Listed records:
_ _ _
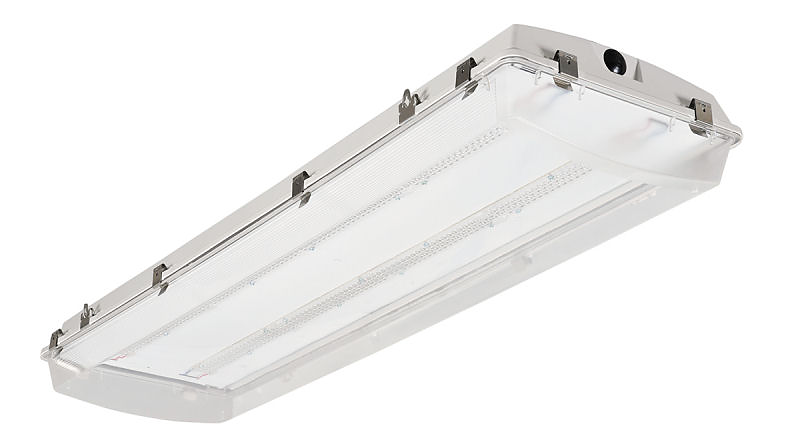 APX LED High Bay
_ _ _
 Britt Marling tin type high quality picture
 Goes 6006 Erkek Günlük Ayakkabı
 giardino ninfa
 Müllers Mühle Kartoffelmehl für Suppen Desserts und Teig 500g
_ _ _
The lines above from the one containing "Britt Marling tin type high quality picture" through the one containing "Müllers Mühle Kartoffelmehl" are to be set down exactly, and no others.

Exercise response:
 Britt Marling tin type high quality picture
 Goes 6006 Erkek Günlük Ayakkabı
 giardino ninfa
 Müllers Mühle Kartoffelmehl für Suppen Desserts und Teig 500g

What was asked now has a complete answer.